O bloco K tem se mostrado extremamente complexo, mesmo sendo uma
obrigação antiga. “O que ocorre é que pouquíssimas empresas cumpriam essa
determinação, por não ser exigido o livro de registro de estoques. Agora, como
o SPED Fiscal cruza e checa todas as informações, não será mais possível essa
omissão”, afirma.
Até agora, segundo ele, ainda não havia penalidade específica para
o não envio das informações sobre estoques, exceto uma penalidade
genérica, que é de 6 UFESPs (R$ 21,25), por livro com falta de informações.
“Pode ser que ainda seja editada alguma norma específica”, diz Mota.
Pode parecer uma mudança simples, mas detalhar as informações de estoque
por meio do SPED tem tirado o sono das empresas, principalmente de pequenas e
médias. É que isso exige investimento em softwares para controle de processos
das empresas, além de treinamento e até contratação de funcionários.
Com cerca de 800 clientes no país, a Dataplace,especializada em software
de gestão empresarial, sente os efeitos dessa preocupação : nos últimos
oito meses, sua carteira de clientes aumentou 10%. “Os empresários estão
desesperados”, afirma Luis André Garavaso, diretor comercial da Dataplace.
Hoje, os inventários de estoques são declarados pelas empresas
anualmente. A empresa informa, por exemplo, que terminou o ano com R$ 1 milhão
de estoque. "Agora vai ter de detalhar o quanto tem de matéria-prima, sub
produtos, componentes. É uma grande mudança”, diz.
A Dataplace fornece sistema de gestão empresarial com pacotes de
projetos que podem custar de R$ 70 mil a R$ 500 mil. A instalação do software e
a implantação do sistema demoram mais ou menos uns três meses.
“A empresa tem de controlar compra, venda, contas a pagar e a receber,
recebimento de material, estoque de matéria prima, produto final. E para tudo
isso precisa de planejamento, controle de produção e pessoal treinado”, diz
Garavaso.
Atacadistas ouvidos pelo Diário do
Comércio disseram desconhecer a exigência do fisco para controle de
estoques por meio do SPED. Arinos de Almeida Barros, vice-presidente do
Sindicato do Comércio Atacadista de Tecidos, Vestuário e Armarinho do Estado de
São Paulo, que representa 3 mil atacadistas paulistas, e diretor do Comércio de
Tecidos Moraes Machado, diz que, hoje, meia dúzia de empresas do setor
têm algum controle de estoque.
“Veja meu caso: trabalho com cerca de 5 mil itens. Se tiver de ter o
controle de item por item que está na minha loja, será melhor alugar este
prédio aqui na Rua 25 de Março, de 300 metros quadrados, e ganhar R$ 30 mil por
mês”, afirma.
A retração de consumo tem exigido dos atacadistas, segundo Almeida
Barros, muita habilidade para tocar o negócio. O Comércio de Tecidos Moraes
Machado, fundado em 1868, chegou a ter 22 lojas nos Estados de São Paulo, Minas
Gerais, Goiás. Hoje, tem uma.
“E isso porque o prédio é meu. Nosso setor não tem condições de arcar
com mais custos”, afirma Almeida Barros, que trabalha há 50 anos na loja.

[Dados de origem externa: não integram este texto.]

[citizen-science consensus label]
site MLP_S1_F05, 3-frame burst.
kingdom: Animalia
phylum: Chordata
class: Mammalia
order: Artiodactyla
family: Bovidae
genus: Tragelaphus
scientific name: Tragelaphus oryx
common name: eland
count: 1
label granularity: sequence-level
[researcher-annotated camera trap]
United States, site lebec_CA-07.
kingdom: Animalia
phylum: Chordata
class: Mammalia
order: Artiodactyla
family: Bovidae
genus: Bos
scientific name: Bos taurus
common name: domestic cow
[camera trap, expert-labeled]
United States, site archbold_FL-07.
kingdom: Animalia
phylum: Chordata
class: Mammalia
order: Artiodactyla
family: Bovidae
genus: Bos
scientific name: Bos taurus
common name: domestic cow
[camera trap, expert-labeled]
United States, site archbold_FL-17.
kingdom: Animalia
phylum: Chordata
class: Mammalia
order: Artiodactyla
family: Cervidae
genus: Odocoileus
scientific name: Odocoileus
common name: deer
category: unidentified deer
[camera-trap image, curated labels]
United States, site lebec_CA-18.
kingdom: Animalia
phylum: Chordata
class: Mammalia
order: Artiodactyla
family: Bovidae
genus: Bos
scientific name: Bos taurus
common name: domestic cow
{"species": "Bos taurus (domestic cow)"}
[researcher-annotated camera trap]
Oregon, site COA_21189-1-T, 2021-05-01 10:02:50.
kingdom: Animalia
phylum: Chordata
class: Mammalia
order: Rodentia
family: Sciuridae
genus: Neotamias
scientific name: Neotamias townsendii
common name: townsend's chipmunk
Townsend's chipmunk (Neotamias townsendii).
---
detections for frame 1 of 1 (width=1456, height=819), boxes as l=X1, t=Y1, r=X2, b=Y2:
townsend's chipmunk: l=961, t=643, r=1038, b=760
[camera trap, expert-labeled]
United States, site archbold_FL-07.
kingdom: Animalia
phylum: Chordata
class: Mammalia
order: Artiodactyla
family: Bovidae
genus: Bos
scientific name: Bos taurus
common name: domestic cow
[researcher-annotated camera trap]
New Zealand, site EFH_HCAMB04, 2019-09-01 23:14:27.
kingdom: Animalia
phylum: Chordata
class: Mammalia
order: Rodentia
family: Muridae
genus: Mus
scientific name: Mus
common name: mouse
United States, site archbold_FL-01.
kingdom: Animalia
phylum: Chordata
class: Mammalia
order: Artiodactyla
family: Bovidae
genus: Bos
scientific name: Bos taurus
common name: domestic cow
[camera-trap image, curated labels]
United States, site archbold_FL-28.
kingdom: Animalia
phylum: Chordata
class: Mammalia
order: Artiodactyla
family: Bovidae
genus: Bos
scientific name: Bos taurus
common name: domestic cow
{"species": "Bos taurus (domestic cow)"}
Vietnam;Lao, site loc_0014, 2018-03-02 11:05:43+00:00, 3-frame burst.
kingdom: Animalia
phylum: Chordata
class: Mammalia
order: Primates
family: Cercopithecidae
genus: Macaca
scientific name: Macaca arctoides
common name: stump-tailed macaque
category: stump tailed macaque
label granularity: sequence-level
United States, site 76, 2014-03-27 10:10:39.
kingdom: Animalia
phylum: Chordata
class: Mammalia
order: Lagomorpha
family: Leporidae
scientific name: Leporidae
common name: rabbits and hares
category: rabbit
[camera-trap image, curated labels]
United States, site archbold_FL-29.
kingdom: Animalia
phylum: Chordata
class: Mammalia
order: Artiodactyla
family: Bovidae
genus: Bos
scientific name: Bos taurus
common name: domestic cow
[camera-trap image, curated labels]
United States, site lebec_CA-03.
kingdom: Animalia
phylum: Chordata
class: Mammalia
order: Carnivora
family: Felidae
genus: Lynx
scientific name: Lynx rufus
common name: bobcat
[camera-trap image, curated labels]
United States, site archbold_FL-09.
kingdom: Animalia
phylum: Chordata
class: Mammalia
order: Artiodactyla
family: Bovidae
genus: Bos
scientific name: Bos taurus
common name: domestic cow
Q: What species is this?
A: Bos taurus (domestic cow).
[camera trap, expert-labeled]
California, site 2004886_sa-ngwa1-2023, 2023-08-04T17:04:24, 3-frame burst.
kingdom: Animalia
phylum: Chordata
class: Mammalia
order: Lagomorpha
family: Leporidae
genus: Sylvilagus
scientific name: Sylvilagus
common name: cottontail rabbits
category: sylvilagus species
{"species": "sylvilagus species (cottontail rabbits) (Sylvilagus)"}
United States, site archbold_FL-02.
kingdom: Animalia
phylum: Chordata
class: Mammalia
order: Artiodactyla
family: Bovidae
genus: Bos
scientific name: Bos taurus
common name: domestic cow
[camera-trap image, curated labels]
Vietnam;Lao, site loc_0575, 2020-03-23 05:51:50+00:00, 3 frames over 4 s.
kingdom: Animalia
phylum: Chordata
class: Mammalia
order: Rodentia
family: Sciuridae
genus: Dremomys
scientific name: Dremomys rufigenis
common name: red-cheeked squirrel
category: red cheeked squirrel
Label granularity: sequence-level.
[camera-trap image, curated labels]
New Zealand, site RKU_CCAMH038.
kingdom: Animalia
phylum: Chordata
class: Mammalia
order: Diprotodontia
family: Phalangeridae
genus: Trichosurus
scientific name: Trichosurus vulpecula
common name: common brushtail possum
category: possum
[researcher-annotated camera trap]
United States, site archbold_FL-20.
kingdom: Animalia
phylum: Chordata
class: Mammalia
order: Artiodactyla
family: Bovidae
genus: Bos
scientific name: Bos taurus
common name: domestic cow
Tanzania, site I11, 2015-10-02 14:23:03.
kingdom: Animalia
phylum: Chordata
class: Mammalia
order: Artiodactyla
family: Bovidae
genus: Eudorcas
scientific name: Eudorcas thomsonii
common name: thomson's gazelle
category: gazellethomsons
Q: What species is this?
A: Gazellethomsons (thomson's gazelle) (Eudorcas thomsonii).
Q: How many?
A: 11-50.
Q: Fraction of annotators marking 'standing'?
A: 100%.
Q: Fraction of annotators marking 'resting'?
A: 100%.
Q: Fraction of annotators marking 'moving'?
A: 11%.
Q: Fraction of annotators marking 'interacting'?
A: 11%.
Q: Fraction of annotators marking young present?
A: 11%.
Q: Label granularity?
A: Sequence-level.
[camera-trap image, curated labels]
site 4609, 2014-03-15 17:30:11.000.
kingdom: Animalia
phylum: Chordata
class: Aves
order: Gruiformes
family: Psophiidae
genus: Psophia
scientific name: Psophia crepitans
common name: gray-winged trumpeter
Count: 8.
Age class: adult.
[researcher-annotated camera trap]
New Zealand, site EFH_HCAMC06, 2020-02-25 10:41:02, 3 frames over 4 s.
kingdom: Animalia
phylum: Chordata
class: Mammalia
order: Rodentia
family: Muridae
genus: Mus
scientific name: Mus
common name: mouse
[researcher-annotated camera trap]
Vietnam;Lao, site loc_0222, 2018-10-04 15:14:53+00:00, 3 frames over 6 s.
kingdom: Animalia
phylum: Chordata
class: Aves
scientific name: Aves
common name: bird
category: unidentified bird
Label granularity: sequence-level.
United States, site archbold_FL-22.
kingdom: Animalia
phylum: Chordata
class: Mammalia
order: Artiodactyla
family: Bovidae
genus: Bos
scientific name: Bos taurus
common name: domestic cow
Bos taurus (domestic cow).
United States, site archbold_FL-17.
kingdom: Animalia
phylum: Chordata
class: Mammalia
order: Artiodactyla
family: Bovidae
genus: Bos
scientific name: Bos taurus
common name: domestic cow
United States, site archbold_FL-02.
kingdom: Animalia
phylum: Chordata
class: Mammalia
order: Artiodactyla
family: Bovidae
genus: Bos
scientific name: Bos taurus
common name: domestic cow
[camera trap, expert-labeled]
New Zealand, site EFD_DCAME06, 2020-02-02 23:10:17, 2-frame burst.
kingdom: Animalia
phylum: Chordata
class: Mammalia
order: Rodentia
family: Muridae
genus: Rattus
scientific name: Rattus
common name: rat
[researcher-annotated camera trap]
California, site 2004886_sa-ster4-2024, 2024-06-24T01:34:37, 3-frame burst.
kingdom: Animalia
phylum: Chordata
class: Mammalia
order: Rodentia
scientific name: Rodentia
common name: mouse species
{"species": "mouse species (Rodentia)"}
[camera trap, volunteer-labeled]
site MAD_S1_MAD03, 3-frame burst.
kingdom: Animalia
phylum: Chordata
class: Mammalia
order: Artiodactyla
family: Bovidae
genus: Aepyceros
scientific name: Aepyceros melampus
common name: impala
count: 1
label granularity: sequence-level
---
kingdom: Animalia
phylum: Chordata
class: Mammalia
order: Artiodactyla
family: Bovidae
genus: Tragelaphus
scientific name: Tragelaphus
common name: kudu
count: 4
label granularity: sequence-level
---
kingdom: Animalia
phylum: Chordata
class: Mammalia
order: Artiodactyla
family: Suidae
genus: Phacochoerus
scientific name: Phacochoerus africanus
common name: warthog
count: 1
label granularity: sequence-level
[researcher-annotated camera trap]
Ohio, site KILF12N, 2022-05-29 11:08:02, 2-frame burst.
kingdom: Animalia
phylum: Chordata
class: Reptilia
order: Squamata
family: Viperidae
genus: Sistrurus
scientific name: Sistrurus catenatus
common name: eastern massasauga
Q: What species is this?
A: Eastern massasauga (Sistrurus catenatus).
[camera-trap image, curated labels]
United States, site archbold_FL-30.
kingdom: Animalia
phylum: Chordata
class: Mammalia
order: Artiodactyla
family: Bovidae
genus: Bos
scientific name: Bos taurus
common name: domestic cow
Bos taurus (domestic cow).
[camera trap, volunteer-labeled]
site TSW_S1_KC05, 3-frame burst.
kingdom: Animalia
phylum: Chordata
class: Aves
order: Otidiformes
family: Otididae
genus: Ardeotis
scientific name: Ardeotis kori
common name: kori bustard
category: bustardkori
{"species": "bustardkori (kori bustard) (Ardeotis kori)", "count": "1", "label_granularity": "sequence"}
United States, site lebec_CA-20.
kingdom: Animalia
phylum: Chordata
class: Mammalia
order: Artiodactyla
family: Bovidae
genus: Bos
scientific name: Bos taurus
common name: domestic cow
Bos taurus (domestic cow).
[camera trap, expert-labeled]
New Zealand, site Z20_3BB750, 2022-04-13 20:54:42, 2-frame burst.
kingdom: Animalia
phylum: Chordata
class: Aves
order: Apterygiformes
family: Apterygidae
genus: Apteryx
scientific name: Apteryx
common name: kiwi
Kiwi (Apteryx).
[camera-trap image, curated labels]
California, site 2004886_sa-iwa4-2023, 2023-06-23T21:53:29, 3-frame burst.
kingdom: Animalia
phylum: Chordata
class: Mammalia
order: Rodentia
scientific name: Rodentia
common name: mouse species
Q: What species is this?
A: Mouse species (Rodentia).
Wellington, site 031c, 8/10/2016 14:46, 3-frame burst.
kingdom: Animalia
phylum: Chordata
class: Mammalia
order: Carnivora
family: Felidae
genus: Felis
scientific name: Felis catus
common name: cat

Vizinhos de Almeida Barros, os atacadistas Armarinhos Fernando e Cássia
Nahas (tecidos) também não estão preparados para atender a nova medida do
fisco.
“Eu já ouvi falar sobre isso. O que dá para dizer é que, no caso de peça
fechada de tecido, vai ser mais fácil controlar. Só que também abrimos as peças
para vender metragens menores. Vamos precisar de mais funcionários para fazer
todo esse controle num período em que as vendas caíram de 20% a 30% neste ano”,
diz Romeu Curi Cássia, diretor superintendente da Tecido Cássia Nahas.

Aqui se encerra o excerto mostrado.